Home > News & Commentary > The Housing Crisis May Not Be Over…

The Housing Crisis May Not Be Over…

After being propped up for the last year or so by the $8,000 new home buyer tax credit, the NAHB’s Builder Confidence level fell in October to 18, rather than an expected 20.  This compares with a level of nearly 40 at its peak towards the end of 2007, and 19 in September of this year.  A reading of 18 shows that fewer than 1 in 6 builders have a positive view on the housing market.

Several things are pushing against further recovery in housing, chief among which is the expiration of the tax credit.  As it stands, buyers need to complete their transaction by December 1 of this year, and it has provided a needed boost to get people to buy homes during a time of falling prices.  Legislation to extend the credit is likely to pass in the next month, with broad support coming from Democrats in both the House and Senate, but curiously the White House is remaining mute on the subject.  This drop is confidence is probably reflective of the lack of significant progress made by the government in the last month on this issue.

Additionally, builders and homeowners alike are struggling to find financing, as the banks remain fairly choosy about the money they give out.  Only the best deals receive the money, and even then the owners are being required to provide significant levels of equity, which is stalling development.

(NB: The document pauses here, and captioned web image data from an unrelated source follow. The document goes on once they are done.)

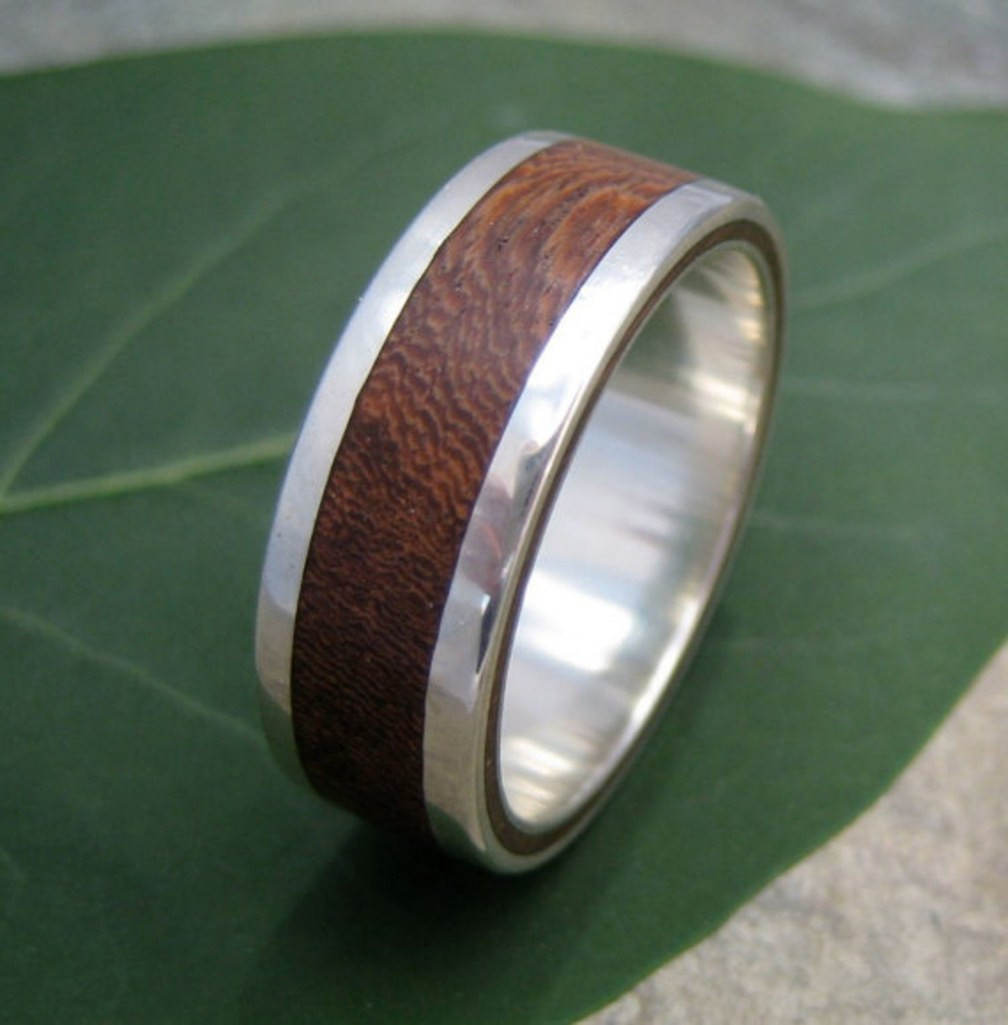 Wedding Bands Mens
 15 Men s Wedding Bands Your Groom Won t Want to Take f
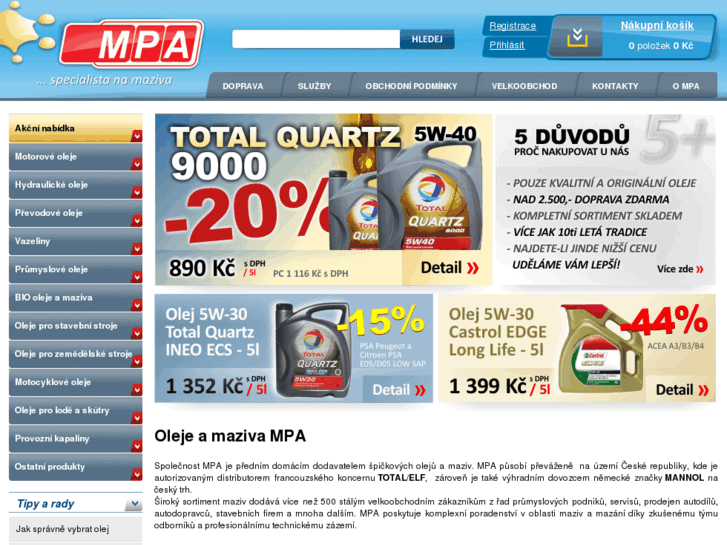 www.oleje-mpa.cz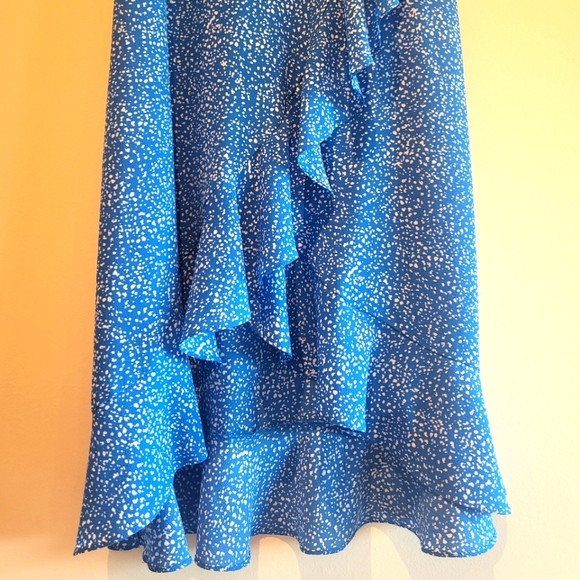 Blue London Times dress - Picture 4 of 5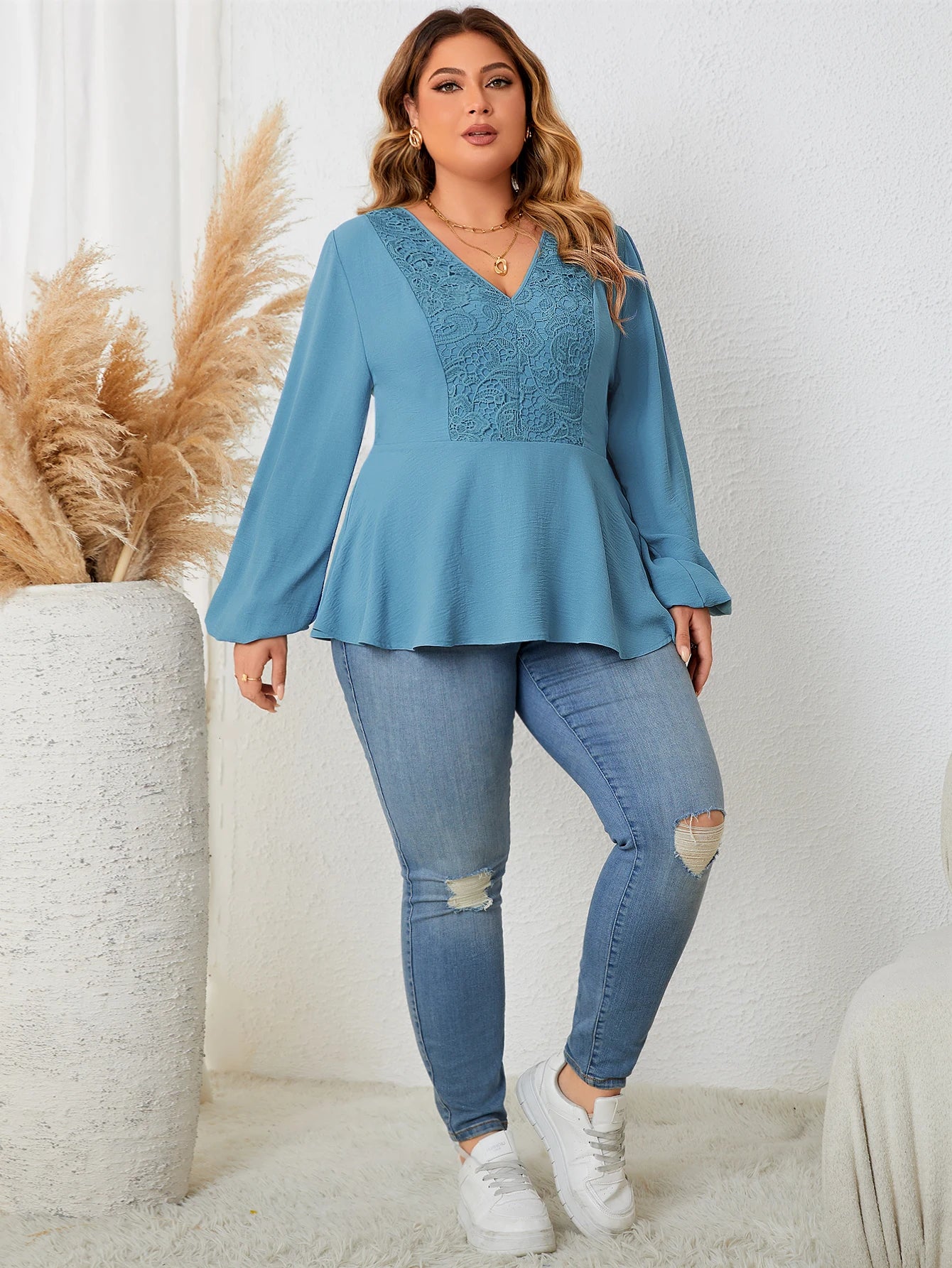 BLUZĂ PLUS SIZE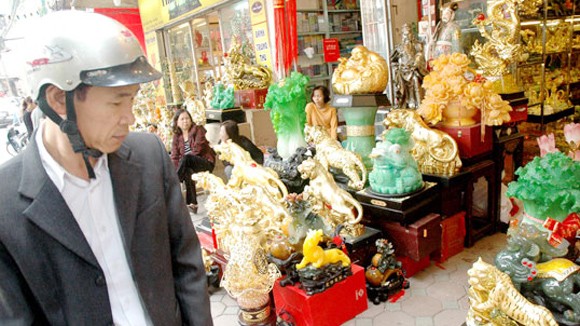 Thú chơi phong thủy: Vàng thau lẫn lộn ảnh 1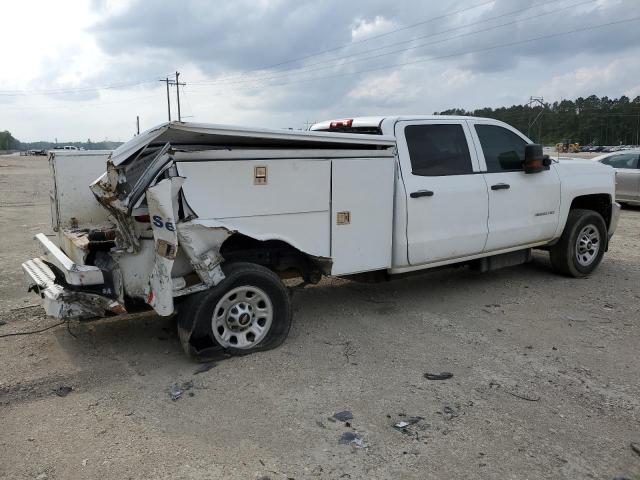 1GB4CYC82FF666165 - 2015 CHEVROLET SILVERADO C3500 WHITE photo 3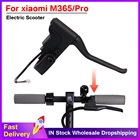 Ручка тормоза для скутера, тормозной рычаг для Xiaomi Mijia M365, рычаг руля электрического скутера, запчасти рычага, тормоз в сборе, комплекты запчастей
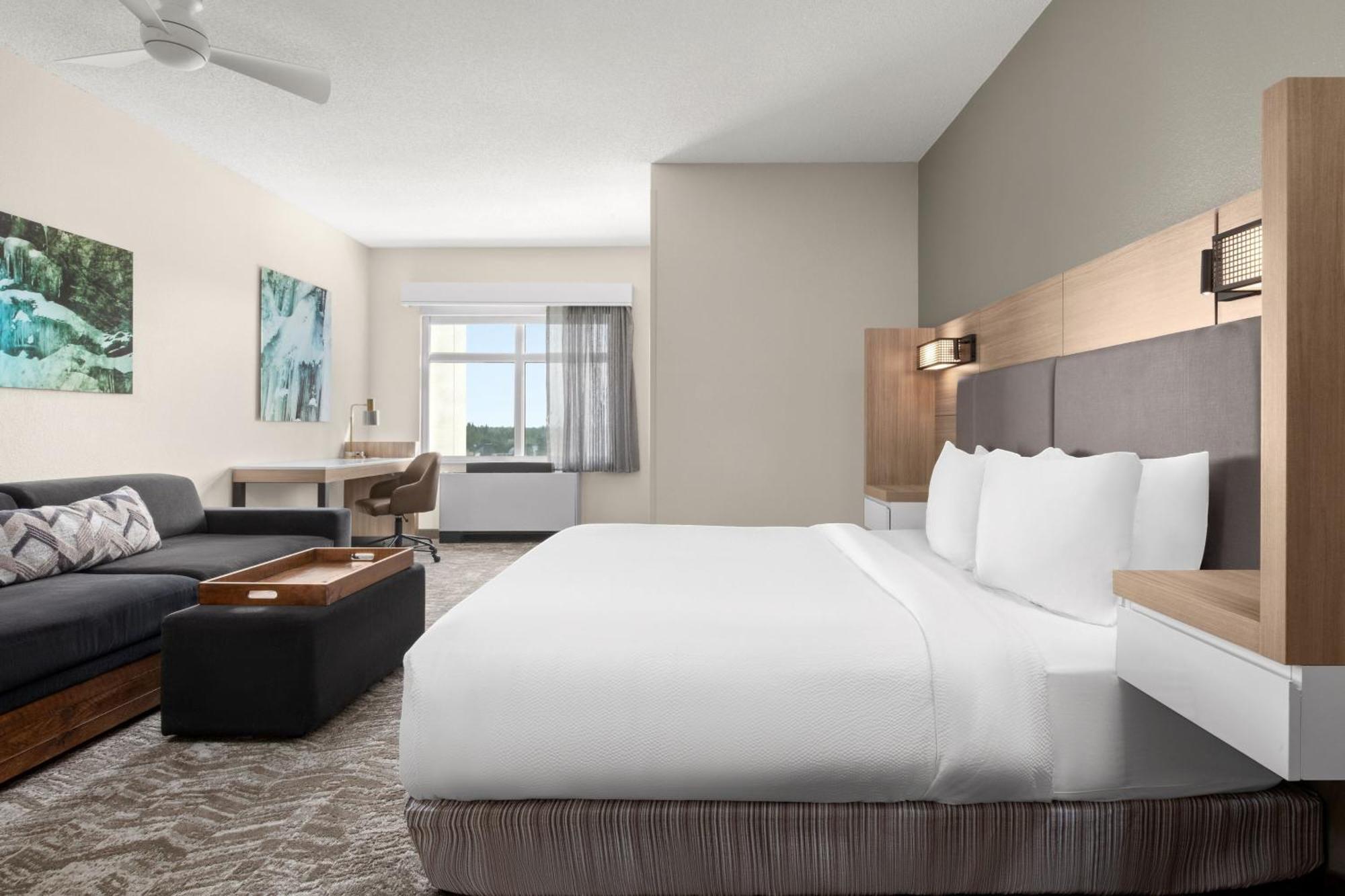 Springhill Suites By Marriott Fairbanks Dış mekan fotoğraf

This is bad news for the consumer, as a lot of people equate their personal net worth not by the stock market, but by the value of their home and the money they can borrow against it.  As we come up to this holiday season which will be critical for a number of retailers, the market will look for a rebound in consumer confidence to see whether we can bring this recovery off the back of the government and onto the more organic and normal growth patterns.  If consumers still feel that their house is losing value and choose to spend cautiously (personally, I feel this would be no bad thing for the fundamentals of this country), this could be a very cheerless Christmas for the market.